* What the exercise asks
From the line that includes "How distanced is" to the last line of the data, quote each line precisely; both boundary lines belong in the answer.

## Start

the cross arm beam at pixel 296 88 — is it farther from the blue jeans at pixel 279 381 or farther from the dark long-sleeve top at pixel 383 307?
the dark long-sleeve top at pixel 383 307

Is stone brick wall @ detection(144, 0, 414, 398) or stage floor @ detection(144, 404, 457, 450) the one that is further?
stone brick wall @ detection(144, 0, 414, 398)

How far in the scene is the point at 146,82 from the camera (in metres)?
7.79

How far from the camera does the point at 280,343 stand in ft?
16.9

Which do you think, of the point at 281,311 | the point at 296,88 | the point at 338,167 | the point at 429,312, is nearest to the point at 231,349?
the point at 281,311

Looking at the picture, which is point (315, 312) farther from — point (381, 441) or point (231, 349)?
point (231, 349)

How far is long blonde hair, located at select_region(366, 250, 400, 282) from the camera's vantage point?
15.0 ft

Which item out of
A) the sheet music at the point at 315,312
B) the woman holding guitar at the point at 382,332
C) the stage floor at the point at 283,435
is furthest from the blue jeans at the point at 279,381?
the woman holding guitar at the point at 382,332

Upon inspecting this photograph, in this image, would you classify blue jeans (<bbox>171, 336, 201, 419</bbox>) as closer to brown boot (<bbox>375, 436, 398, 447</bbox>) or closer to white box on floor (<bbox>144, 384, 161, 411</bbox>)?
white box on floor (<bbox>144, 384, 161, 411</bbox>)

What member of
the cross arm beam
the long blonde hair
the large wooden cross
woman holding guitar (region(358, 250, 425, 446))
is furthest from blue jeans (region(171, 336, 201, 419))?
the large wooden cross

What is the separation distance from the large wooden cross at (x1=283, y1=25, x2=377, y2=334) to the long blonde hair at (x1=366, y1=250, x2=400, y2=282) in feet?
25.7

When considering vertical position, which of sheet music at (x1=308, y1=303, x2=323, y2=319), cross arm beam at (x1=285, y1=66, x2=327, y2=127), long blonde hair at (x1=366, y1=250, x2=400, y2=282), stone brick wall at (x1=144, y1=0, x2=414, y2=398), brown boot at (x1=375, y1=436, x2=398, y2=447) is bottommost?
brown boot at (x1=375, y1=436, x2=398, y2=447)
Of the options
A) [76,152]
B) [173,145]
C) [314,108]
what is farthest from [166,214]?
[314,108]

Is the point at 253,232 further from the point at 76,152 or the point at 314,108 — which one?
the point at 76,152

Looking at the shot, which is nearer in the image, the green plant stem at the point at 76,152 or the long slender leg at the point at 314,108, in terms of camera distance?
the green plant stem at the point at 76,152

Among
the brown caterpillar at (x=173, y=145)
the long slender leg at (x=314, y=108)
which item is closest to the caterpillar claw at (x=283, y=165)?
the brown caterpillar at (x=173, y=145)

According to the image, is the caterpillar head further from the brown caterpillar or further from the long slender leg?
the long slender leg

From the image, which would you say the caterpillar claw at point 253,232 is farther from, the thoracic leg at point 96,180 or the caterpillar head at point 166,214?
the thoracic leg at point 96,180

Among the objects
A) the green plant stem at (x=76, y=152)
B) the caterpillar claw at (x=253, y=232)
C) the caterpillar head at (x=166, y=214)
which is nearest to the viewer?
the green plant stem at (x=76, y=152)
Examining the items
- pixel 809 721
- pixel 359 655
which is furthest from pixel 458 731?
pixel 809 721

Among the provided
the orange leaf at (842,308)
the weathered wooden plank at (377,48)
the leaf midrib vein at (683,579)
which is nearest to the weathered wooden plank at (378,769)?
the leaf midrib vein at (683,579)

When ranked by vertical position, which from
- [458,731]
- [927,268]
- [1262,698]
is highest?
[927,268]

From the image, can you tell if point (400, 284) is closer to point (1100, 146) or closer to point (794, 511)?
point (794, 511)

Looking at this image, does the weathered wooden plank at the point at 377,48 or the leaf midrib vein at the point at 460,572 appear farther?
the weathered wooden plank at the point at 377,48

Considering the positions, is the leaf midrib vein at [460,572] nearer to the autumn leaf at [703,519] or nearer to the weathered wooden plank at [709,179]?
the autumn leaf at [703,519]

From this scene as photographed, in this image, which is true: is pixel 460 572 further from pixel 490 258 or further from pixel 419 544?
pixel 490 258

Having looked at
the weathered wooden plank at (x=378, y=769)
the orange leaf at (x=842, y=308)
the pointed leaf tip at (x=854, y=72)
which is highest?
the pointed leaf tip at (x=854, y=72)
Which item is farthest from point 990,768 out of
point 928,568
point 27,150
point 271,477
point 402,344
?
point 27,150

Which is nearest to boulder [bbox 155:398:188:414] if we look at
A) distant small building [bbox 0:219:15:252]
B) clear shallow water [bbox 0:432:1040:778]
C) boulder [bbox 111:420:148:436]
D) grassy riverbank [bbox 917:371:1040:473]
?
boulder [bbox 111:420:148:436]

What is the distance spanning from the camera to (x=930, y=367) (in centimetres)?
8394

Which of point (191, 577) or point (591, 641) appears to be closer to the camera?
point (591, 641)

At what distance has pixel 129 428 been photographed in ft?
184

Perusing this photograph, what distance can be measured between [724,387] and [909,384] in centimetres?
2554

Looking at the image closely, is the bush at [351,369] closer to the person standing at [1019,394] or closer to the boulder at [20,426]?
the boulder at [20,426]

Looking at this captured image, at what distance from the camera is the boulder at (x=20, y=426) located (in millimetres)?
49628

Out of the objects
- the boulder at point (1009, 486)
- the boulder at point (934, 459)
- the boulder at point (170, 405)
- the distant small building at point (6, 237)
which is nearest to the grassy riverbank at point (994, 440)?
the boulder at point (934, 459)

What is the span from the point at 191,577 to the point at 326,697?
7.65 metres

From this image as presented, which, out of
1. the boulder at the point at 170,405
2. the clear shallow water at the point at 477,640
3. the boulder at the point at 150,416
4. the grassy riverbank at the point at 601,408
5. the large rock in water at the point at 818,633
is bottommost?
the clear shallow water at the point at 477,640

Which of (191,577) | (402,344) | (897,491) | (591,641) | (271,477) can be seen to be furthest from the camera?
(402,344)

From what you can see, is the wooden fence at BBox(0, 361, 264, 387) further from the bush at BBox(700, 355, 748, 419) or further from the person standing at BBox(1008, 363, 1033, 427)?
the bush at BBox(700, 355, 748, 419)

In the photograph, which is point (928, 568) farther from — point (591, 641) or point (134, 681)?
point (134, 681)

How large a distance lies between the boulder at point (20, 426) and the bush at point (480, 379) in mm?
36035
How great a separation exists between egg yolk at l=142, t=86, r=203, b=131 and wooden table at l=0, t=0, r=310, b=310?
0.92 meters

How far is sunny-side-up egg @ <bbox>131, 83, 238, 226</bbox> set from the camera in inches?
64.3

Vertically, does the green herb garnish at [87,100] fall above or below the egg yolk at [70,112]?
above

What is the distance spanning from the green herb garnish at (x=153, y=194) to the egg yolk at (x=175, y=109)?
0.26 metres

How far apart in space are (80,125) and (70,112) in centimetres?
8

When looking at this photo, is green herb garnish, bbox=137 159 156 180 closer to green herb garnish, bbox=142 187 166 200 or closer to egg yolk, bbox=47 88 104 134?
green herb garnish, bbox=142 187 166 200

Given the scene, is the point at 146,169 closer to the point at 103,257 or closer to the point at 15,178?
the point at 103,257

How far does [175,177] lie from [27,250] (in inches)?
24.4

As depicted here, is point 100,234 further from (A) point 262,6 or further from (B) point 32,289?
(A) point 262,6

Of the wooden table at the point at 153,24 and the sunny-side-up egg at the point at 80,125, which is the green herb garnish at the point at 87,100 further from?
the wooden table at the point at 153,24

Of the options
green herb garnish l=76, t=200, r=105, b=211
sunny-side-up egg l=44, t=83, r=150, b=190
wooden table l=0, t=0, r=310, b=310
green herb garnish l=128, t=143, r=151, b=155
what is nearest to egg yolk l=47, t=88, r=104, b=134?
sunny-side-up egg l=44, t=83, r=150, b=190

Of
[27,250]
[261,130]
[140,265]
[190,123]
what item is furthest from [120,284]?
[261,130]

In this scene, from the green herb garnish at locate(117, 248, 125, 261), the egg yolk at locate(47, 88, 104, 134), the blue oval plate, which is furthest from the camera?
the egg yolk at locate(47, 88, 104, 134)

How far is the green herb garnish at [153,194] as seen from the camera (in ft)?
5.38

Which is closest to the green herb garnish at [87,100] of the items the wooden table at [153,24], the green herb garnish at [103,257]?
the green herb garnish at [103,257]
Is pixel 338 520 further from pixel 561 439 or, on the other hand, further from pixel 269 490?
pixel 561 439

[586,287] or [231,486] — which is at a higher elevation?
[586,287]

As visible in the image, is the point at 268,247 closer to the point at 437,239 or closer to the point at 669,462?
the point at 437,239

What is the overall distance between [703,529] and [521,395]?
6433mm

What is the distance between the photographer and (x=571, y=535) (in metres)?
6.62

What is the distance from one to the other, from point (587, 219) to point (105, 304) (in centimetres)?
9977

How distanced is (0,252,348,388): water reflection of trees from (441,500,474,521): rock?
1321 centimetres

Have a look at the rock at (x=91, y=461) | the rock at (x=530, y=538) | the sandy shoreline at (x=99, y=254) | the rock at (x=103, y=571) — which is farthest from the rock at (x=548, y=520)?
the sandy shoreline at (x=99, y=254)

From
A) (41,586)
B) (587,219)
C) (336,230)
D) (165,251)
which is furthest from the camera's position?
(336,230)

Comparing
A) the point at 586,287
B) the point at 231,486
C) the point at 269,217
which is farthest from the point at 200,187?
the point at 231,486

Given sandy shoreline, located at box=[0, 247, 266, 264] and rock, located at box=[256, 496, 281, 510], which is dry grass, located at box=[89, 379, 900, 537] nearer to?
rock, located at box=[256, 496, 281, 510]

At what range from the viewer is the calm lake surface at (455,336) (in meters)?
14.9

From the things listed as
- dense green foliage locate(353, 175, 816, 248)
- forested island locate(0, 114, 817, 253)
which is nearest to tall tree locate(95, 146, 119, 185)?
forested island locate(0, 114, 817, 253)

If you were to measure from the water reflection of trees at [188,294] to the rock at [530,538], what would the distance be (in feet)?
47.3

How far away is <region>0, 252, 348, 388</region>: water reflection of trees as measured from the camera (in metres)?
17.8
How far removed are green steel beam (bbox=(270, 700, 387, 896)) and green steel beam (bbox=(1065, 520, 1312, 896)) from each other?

## End

* Answer
How distanced is (0,252,348,388): water reflection of trees from (441,500,474,521): rock?
1321 centimetres

Have a look at the rock at (x=91, y=461) | the rock at (x=530, y=538) | the sandy shoreline at (x=99, y=254) | the rock at (x=103, y=571) — which is farthest from the rock at (x=548, y=520)?
the sandy shoreline at (x=99, y=254)

From
A) (41,586)
B) (587,219)
C) (336,230)
D) (165,251)
which is furthest from the camera's position?
(336,230)

Comparing
A) the point at 586,287
B) the point at 231,486
C) the point at 269,217
which is farthest from the point at 200,187?
the point at 231,486

Given sandy shoreline, located at box=[0, 247, 266, 264] and rock, located at box=[256, 496, 281, 510], which is dry grass, located at box=[89, 379, 900, 537] nearer to?
rock, located at box=[256, 496, 281, 510]

At what range from the viewer is the calm lake surface at (455,336) (in meters)?
14.9

From the things listed as
- dense green foliage locate(353, 175, 816, 248)
- forested island locate(0, 114, 817, 253)
which is nearest to tall tree locate(95, 146, 119, 185)?
forested island locate(0, 114, 817, 253)

If you were to measure from the water reflection of trees at [188,294] to the rock at [530,538], what would the distance be (in feet)?
47.3

How far away is <region>0, 252, 348, 388</region>: water reflection of trees as measured from the camera (in metres)?
17.8
How far removed are green steel beam (bbox=(270, 700, 387, 896)) and green steel beam (bbox=(1065, 520, 1312, 896)) from each other?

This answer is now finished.